Records

>> START

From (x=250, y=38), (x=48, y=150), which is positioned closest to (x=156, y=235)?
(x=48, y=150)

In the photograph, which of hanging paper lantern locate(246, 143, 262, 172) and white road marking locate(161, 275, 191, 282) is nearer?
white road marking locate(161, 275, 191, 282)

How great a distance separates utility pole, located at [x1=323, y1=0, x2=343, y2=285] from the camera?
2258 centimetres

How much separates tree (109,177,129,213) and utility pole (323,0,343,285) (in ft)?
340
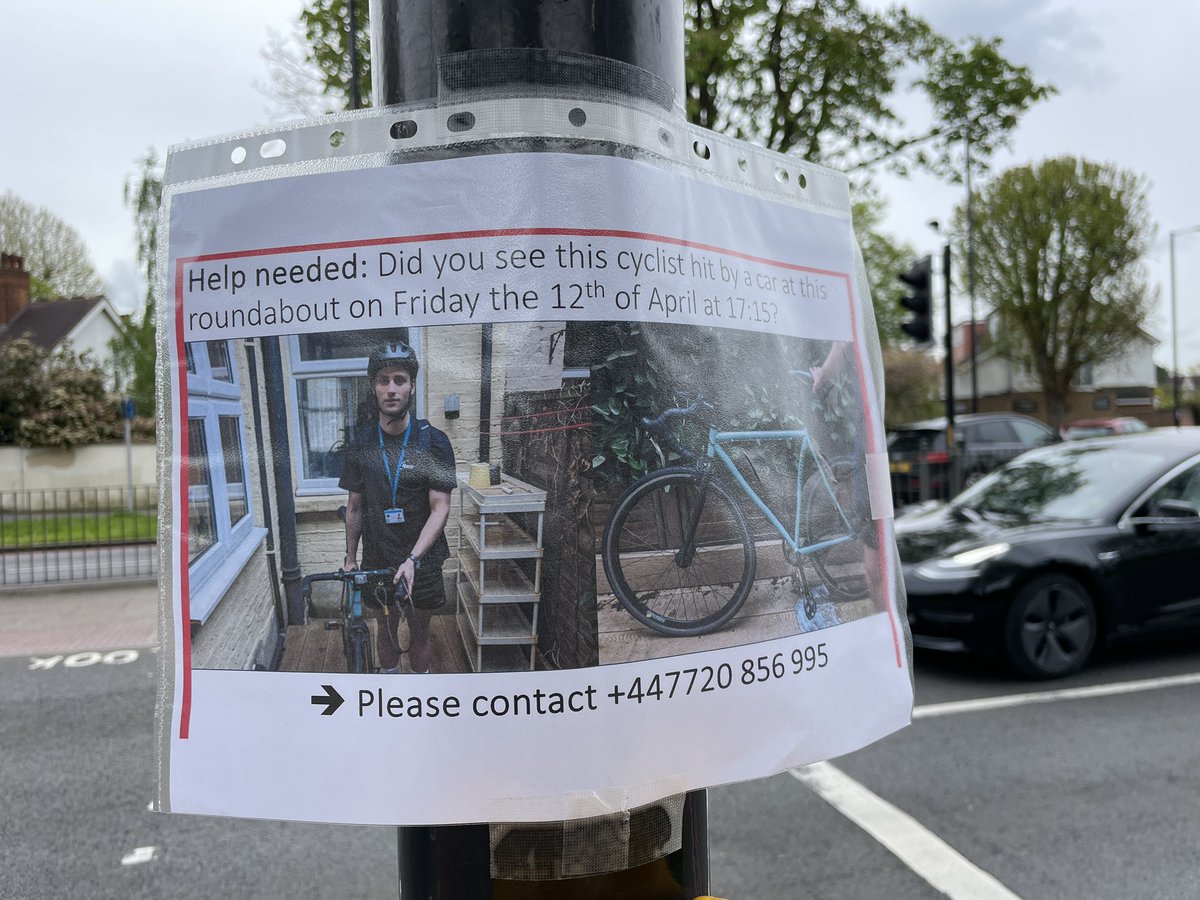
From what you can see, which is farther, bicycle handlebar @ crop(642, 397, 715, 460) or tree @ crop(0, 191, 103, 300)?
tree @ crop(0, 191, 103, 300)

>> END
>> START

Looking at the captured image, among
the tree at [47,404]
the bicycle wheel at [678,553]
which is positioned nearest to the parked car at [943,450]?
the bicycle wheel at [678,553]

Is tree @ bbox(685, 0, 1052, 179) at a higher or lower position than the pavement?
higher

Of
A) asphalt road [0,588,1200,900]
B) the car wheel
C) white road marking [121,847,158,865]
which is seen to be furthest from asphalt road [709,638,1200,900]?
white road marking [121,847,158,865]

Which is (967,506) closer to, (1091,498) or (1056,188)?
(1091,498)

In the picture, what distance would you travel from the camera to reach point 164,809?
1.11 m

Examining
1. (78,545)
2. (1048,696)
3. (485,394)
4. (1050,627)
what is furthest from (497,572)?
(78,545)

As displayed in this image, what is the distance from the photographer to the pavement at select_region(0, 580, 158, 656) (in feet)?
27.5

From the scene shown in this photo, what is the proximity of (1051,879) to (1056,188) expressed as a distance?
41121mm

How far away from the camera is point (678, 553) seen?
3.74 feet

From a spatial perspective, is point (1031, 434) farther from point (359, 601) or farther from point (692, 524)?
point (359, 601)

>> END

Locate every line in the material that contains the word "higher" and copy each of those lines.

REPLY:
Is tree @ bbox(685, 0, 1052, 179) at a higher or lower position than the pavement?
higher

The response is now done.